(Records from a collection)
==*==

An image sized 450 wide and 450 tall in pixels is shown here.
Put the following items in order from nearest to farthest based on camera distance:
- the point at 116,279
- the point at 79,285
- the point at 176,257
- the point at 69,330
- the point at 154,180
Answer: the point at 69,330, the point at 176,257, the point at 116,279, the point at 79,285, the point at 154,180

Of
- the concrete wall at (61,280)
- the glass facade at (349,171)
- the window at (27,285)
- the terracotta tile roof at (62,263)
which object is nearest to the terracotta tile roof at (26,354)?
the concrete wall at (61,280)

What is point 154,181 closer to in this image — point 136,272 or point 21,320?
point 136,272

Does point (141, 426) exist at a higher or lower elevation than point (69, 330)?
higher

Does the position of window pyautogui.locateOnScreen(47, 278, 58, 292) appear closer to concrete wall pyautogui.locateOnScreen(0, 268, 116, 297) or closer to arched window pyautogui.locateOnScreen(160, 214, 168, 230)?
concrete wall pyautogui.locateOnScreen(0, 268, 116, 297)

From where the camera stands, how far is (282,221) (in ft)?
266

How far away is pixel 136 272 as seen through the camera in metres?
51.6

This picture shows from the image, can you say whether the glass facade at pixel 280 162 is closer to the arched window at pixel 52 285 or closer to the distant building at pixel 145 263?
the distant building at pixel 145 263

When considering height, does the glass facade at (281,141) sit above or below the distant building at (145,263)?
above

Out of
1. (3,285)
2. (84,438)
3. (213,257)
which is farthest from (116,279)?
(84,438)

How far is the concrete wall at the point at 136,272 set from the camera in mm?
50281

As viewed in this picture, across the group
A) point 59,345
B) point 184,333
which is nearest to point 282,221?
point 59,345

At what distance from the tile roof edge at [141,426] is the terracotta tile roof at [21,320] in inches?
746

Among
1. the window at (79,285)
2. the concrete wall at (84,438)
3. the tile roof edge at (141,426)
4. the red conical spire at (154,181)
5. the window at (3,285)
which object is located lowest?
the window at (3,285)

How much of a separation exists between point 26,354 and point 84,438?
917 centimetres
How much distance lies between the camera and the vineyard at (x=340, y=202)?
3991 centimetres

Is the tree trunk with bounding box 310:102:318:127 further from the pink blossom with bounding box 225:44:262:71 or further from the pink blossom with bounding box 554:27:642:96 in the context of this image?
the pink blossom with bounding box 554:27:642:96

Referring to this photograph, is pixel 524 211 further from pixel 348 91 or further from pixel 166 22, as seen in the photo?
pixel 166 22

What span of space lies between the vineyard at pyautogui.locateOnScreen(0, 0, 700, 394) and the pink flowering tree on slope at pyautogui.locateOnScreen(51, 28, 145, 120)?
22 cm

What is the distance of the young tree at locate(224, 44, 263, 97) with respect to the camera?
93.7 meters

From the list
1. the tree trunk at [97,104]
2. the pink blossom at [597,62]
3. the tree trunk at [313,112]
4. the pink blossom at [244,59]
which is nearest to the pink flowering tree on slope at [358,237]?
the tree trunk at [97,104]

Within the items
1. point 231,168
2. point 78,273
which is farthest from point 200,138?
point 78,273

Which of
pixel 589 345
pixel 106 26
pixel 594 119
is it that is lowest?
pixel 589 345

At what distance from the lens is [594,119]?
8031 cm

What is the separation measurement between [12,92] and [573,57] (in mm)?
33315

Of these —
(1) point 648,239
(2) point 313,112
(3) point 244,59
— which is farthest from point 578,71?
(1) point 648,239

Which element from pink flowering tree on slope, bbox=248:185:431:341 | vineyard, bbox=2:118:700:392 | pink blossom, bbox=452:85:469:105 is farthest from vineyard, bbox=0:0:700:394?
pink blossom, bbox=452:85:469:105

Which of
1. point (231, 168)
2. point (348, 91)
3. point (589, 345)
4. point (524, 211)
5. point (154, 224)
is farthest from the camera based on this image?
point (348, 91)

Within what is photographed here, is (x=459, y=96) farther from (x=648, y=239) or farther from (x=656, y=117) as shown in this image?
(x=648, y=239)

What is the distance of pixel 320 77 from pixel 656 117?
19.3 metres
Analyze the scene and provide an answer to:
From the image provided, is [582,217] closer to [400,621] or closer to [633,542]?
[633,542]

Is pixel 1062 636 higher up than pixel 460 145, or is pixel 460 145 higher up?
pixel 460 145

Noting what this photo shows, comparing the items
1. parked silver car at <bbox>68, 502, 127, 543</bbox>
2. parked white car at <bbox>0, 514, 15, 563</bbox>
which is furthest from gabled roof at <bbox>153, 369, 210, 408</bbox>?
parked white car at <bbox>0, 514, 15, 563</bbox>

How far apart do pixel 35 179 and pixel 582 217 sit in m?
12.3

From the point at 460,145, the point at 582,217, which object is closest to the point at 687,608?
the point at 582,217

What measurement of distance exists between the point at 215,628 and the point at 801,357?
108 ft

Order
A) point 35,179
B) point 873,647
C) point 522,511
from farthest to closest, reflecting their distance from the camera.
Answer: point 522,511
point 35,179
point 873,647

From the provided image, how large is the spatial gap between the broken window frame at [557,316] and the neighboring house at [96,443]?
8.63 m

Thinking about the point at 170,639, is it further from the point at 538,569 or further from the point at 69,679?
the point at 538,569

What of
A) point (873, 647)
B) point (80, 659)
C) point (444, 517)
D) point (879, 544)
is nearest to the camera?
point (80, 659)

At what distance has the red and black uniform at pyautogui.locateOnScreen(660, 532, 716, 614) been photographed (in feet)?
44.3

==*==

• [Task instructions]
Give the entries from the line containing "At what distance has" through the end of the entries as a Markdown table with two columns, "Row" and "Line". Put each line in its own row with its row number, and leave out blank lines.

• [Output of the exercise]
| Row | Line |
|---|---|
| 1 | At what distance has the red and black uniform at pyautogui.locateOnScreen(660, 532, 716, 614) been photographed (in feet)? |
| 2 | 44.3 |